Brandenburg won the bid and soon met with the other agencies involved to discuss the details of the “tornado.” The Radisson Hotel complex had a high bay atrium with a large open area at the entrance, which was surrounded by hotel rooms that looked into the open area. The agencies explained that having both large open areas and smaller congested areas of hotel rooms stacked on each other was ideal for search-and rescue training.
But before the exercise could begin, the scene needed to be set. First, Brandenburg removed any environmental concerns and allowed the agencies to place their “victims” throughout the structure. Then, Brandenburg collapsed the buildings in various ways.

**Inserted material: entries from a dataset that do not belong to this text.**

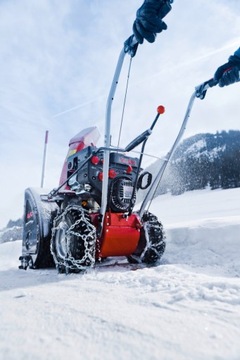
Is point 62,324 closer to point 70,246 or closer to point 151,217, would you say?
point 70,246

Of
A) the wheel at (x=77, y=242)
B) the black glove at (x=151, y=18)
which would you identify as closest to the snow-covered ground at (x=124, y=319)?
the wheel at (x=77, y=242)

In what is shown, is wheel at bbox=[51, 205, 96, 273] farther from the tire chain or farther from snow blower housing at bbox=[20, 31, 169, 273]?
the tire chain

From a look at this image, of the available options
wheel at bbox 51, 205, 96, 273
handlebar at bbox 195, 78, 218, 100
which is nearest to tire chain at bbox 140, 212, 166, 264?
wheel at bbox 51, 205, 96, 273

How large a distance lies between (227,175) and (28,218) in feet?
108

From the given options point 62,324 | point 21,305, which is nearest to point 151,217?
point 21,305

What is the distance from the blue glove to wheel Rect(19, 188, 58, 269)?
9.22ft

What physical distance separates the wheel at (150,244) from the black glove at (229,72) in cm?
195

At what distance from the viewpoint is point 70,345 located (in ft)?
4.06

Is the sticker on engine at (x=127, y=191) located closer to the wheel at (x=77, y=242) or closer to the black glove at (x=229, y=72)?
the wheel at (x=77, y=242)

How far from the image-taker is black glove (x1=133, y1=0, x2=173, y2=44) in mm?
2705

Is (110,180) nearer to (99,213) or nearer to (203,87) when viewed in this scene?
(99,213)

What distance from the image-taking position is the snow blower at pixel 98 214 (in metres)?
3.30

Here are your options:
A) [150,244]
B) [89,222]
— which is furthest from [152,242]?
[89,222]

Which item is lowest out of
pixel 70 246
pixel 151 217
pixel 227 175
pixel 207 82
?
pixel 70 246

“One section of the building was reduced to near rubble, another area was structurally compromised but left in large pieces, and the atrium area had the roof pulled off its supports and collapsed,” McGarel says. “The idea was to create different areas for the rescue teams to use all of their resources.”
Over 40 hours of searching
“The way the drill was planned was to simulate a disaster situation from the beginning stage of the event to the end,” Tully says. “We began the exercise with a 911 call to the local fire department. Upon arrival, they requested local and regional resources. The event escalated in a real-life way, culminating with the National Guard response. It was a very realistic example of the way a real life scenario would play out.”
The exercise ran continuously from 2:30 p.m. on Monday, May 8, to noon on Wednesday, May 10. The rescue teams had debris cameras to search holes, canine teams, shoring systems, hand tools and heavy equipment, and drones with infrared cameras to search the debris. They coordinated the “treatment” of the injured on-site and timed the helicopter units’ round trips to the hospital with “victims” to decide if there was time to transport or not.
“The event was extremely impressive to witness,” McGarel says. “They addressed details an inexperienced person would have never considered.”
Throughout the exercise, a discussion arose regarding the role demolition contractors can play in emergency situations, McGarel says.
“There is an opinion in the industry that the first companies turned to in these situations are construction companies due to the equipment needed,” he says. “In working with and talking to the various agencies, it became apparent that there was an appreciation for what an experienced demolition crew can contribute in this type of environment.
The special equipment attachments to handle debris, the specialized personal protective equipment and the mindset of working with a compromised structure is normal for a demolition worker. The Brandenburg personnel became just another part of the very impressive response team. The agencies that we were able to work with expressed an appreciation for what a demolition company can bring to assist first responders in an emergency situation of this magnitude.”